There was one last problem. Russian officials admitted that, during the 1990s, 5-10 pounds of enriched uranium and several ounces of weapons grade of plutonium had been stolen from their nuclear power facilities. What the Russians did not mention (perhaps because the Russian nuclear bureaucracy had never kept a record of it) was the stray material in places like the Kazakhstan site. Some of the officially missing radioactive material was later discovered, in small quantities, in Western Europe, Turkey and Russia as the thieves sought to sell it. The amount the Russians admit to losing is not enough to make a bomb, and much of the missing stuff could be accounting and handling errors (both common in the Russian bureaucracy.)
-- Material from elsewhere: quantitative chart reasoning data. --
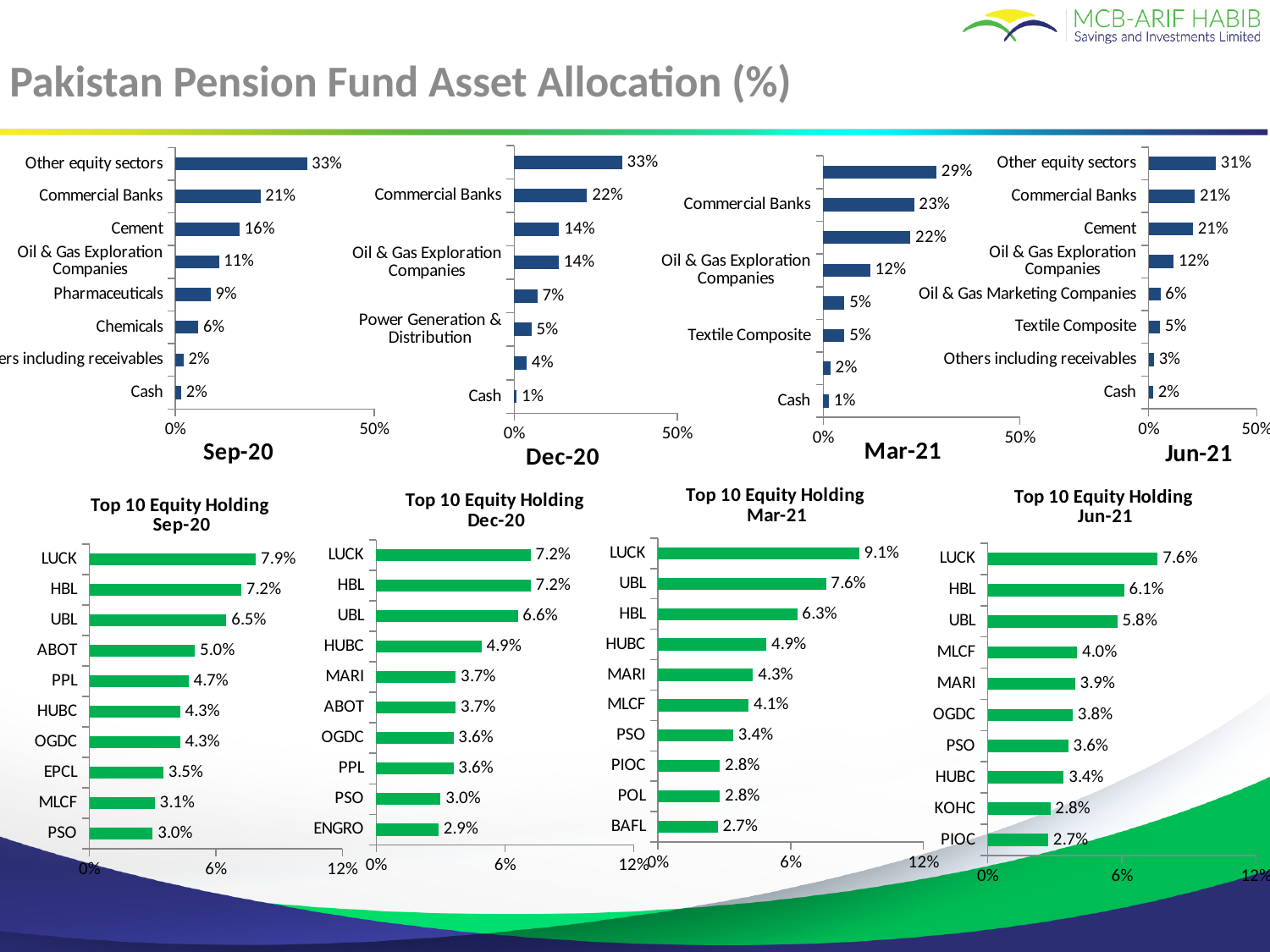
In the Sep-20 asset allocation chart, what is the value for Cement? 16% In the Top 10 Equity Holding Dec-20 chart, which is larger, HUBC or MARI? HUBC What kind of chart is the Top 10 Equity Holding Jun-21 chart? Bar chart In the Top 10 Equity Holding Mar-21 chart, which holding is the highest? LUCK In the Dec-20 asset allocation chart, what is the value for Power Generation & Distribution? 5% How many holdings are shown in the Top 10 Equity Holding Mar-21 chart? 10 In the Top 10 Equity Holding Jun-21 chart, which holding is the lowest? PIOC In the Mar-21 asset allocation chart, what is the value for Commercial Banks? 23% In the Top 10 Equity Holding Jun-21 chart, what is the value for MLCF? 4.0% In the Top 10 Equity Holding Sep-20 chart, what is the difference between LUCK and PSO? 4.9% In the Jun-21 asset allocation chart, is the value for Other equity sectors greater or less than 50%? less In the Jun-21 asset allocation chart, what is the value for Oil & Gas Marketing Companies? 6%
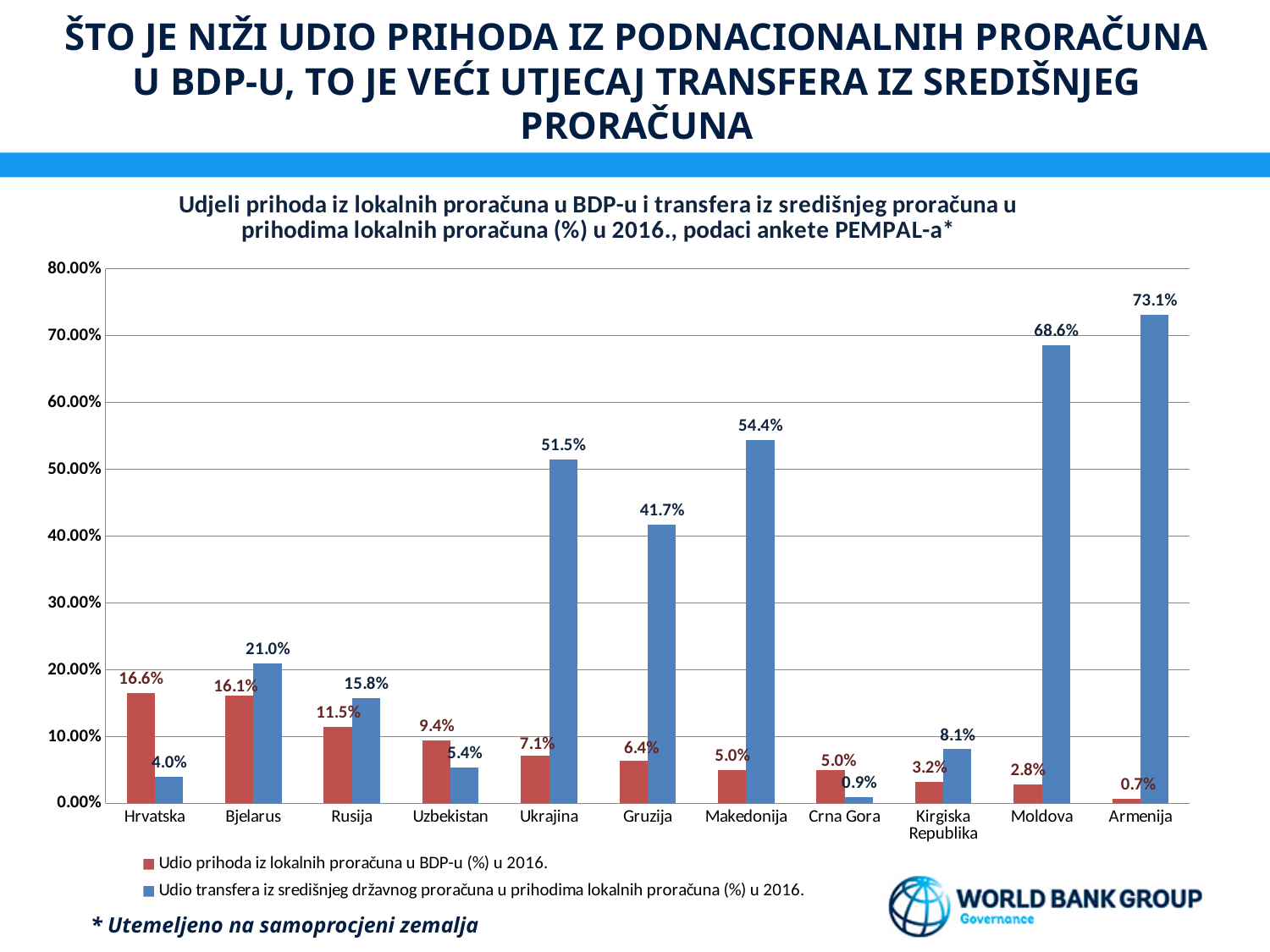
Which country has the lowest value in the blue series (transfers from the central budget)? Crna Gora What is the share of local budget revenues in GDP (red series) for Hrvatska? 16.6% What is the value of the blue series (transfers from the central budget) for Ukrajina? 51.5% Which country has the highest share of transfers from the central budget in local budget revenues (blue series)? Armenija What is the share of transfers from the central budget in local budget revenues (blue series) for Armenija? 73.1% Is the blue series value for Makedonija greater or less than 50.00%? greater What is the difference between the blue and red values for Moldova? 65.8% How many countries are shown on the x axis of the chart? 11 For Uzbekistan, which is larger: the red series (local revenues in GDP) or the blue series (transfers from the central budget)? Red series (local revenues in GDP) How many series does the chart's legend list? 2 What type of chart is shown on the slide? Bar chart Which country has the lowest share of local budget revenues in GDP (red series)? Armenija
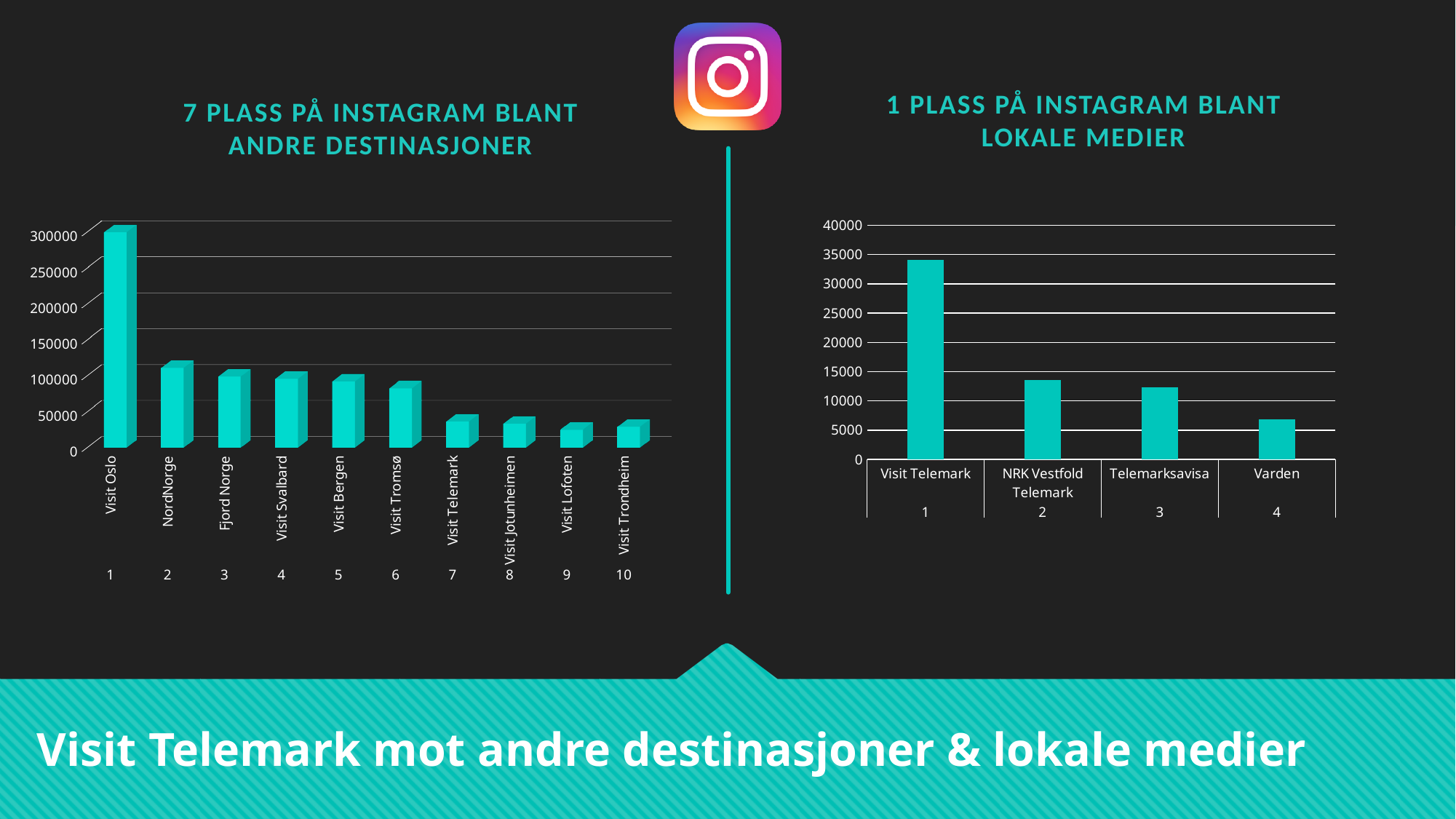
In the left chart titled '7 PLASS PÅ INSTAGRAM BLANT ANDRE DESTINASJONER', is the value for Visit Telemark greater or less than 50000? less In the left chart titled '7 PLASS PÅ INSTAGRAM BLANT ANDRE DESTINASJONER', what rank number is shown under Visit Telemark? 7 What kind of chart is the right chart titled '1 PLASS PÅ INSTAGRAM BLANT LOKALE MEDIER'? Bar chart How many categories are shown in the right chart titled '1 PLASS PÅ INSTAGRAM BLANT LOKALE MEDIER'? 4 In the left chart titled '7 PLASS PÅ INSTAGRAM BLANT ANDRE DESTINASJONER', which category has the highest value? Visit Oslo In the right chart titled '1 PLASS PÅ INSTAGRAM BLANT LOKALE MEDIER', do the values rise or fall from left to right? Fall In the left chart titled '7 PLASS PÅ INSTAGRAM BLANT ANDRE DESTINASJONER', is the value for Visit Oslo greater or less than 250000? greater How many categories are shown in the left chart titled '7 PLASS PÅ INSTAGRAM BLANT ANDRE DESTINASJONER'? 10 In the right chart titled '1 PLASS PÅ INSTAGRAM BLANT LOKALE MEDIER', which category has the lowest value? Varden In the left chart titled '7 PLASS PÅ INSTAGRAM BLANT ANDRE DESTINASJONER', which is larger, the value for NordNorge or the value for Visit Telemark? NordNorge What kind of chart is the left chart titled '7 PLASS PÅ INSTAGRAM BLANT ANDRE DESTINASJONER'? Bar chart In the right chart titled '1 PLASS PÅ INSTAGRAM BLANT LOKALE MEDIER', is the value for Visit Telemark greater or less than 30000? greater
In the last two decades, the only radioactive material smuggled out of Russia was small quantities, and usually low-level stuff unsuitable for a bomb. Most Russian nukes have been disassembled and their nuclear material turned into power-plant fuel. The remaining nukes are under very tight security and most of their nuclear scientists were given financial and career incentives (paid for by the U.S.) to leave nuclear weapons work behind. Nevertheless, for two decades, breathless new stories of Russian "loose nukes" were a media staple on slow news days.